The most common query types in LogScale are filter queries, transformation queries, and aggregation queries. You must create a filter query to create a transformation or aggregation query, but you can create transformation and aggregation queries without a filter query.

LogScale provides a guide that includes common query functions (opens in a new tab) with associated use cases that cover both transformation and aggregation queries.

For examples of common queries, see frequently used query operations (opens in a new tab) in the LogScale documentation.

Filter queries

Filtering scopes your query to events with specific fields or values without modifying the data, such as returning all events where method="GET". Filter queries can use free text, field matches, and regular expressions.

The simplest filter query is searching for free text, such as "error". You can add field filters (opens in a new tab) to a free text query to match on specific event fields, such as "error!=200". To match fields using regular expressions, enclose the expression in two forward slashes. For example, "url = /login/" matches any fields where the url field contains login.

Transformation queries

Transformation queries include functions that modify input records by adding, removing, or updating fields in the results set. Unlike aggregation queries, transformation queries don't produce additional events as output.

For example, the following query uses the time:dayOfWeekName() function to extract the day of the week from the timestamp of each event, format that value to the name of the day, and enter the value in a field named the_day:

time:dayOfWeekName(field=@timestamp, as=the_day)

Similarly, you can use the eval() function to modify fields or dynamically create new fields. For example, the following query returns the responsesize field in kilobytes instead of bytes:

eval(sizeInKb=responsesize / 1000)

See transforming or modifying data (opens in a new tab) in the LogScale documentation for a list of common transformation functions and examples.

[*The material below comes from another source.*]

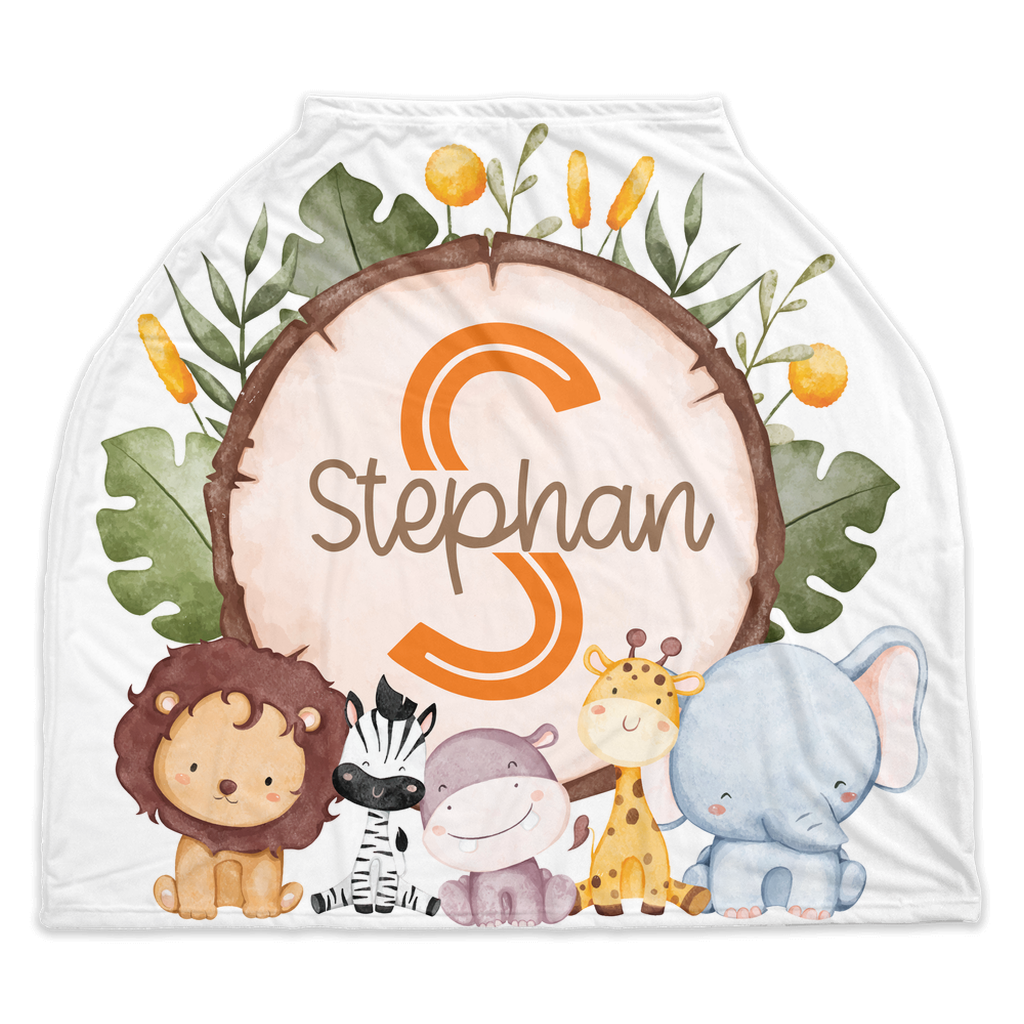 Cutie in the Jungle Car Seat Cover (A087)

The CrowdStrike® Falcon LogScale™ GitHub repository (opens in a new tab) contains a list of predefined transformation queries you can copy for converting data in various use cases.

Aggregation queries

Aggregation queries include function calls that can combine their input into a new structure, or emit new events into the output stream.

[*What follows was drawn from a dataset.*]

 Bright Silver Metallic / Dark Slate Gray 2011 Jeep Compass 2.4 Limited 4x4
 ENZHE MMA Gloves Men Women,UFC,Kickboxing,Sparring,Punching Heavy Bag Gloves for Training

An aggregation query uses at least one aggregate function, such as sum(), groupBy(), count(), or avg().

You might want calculate the total revenue of all products sold on your website. The following query includes some aggregation expressions you can use to create new output data:

url=/^\/checkout_complete\/(?<product_id>\d+)/
| match(file="products.csv", column=product_id, field=product_id)
| sum(product_price, as="Total revenue")

Looking at each expression, this combined query:

  1. Finds anything after /checkout_complete in the URL and transform the data into a product_id that consists of one or more numbers.
  2. Uses the product_id to find the product and associated product_name and product_price in the products.csv file.
  3. Sums all product_price values and return the result in a field named Total revenue.

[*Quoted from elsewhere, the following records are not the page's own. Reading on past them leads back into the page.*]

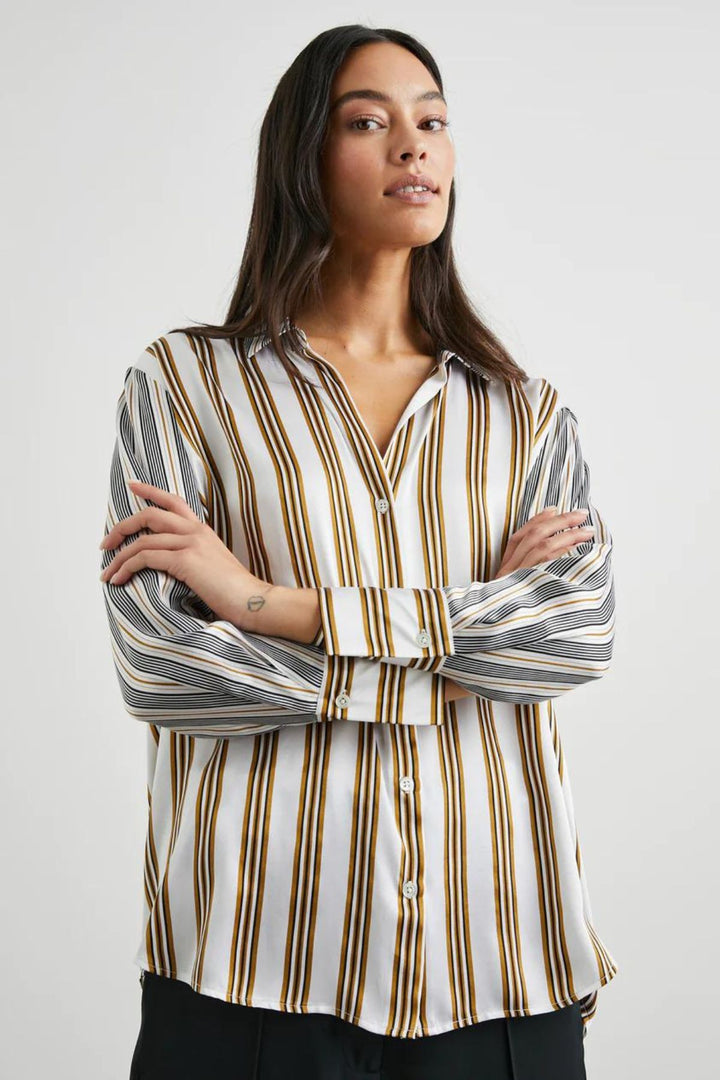 Dorian Shirt (Bronze Mix Stripe)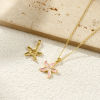 Picture of 2 PCs Eco-friendly Brass Flora Collection Charm Pendant 18K Real Gold Plated Flower Pearlized 23mm x 16mm
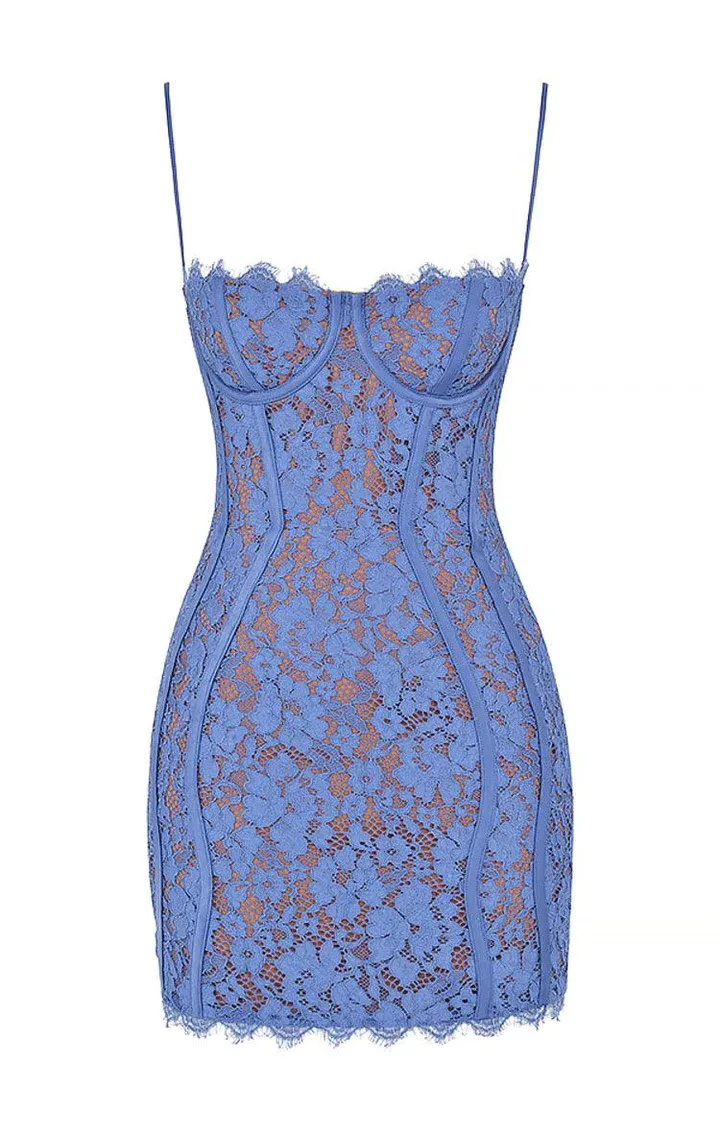 Dazzling Allure: The Glitzy Corset Dress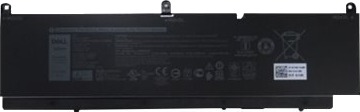 Dell Batteri Til Bærbar Pc Litiumion 6-Cellers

In a different example, customers are experiencing slow checkout times, and some can't submit their order. As part of your investigation, you can build a query to inspect HTTP status codes by region and timezone:

resource.attributes.hostname=~/^mysql-order-uswest1-*/
| statuscode >= 400
| groupBy([resource.attributes.hostname])
| sort(@timezone)

Looking at each expression, this combined query:

  1. Matches any log events with mysql-order-uswest1 in the resource.attributes.hostname field.
  2. Filters status codes to only error codes greater than or equal to 400.
  3. Groups the results by the resource.attributes.hostname field.
  4. Sorts the results by the @timezone field.

See aggregating data (opens in a new tab) in the LogScale documentation for a list of common aggregation functions and examples.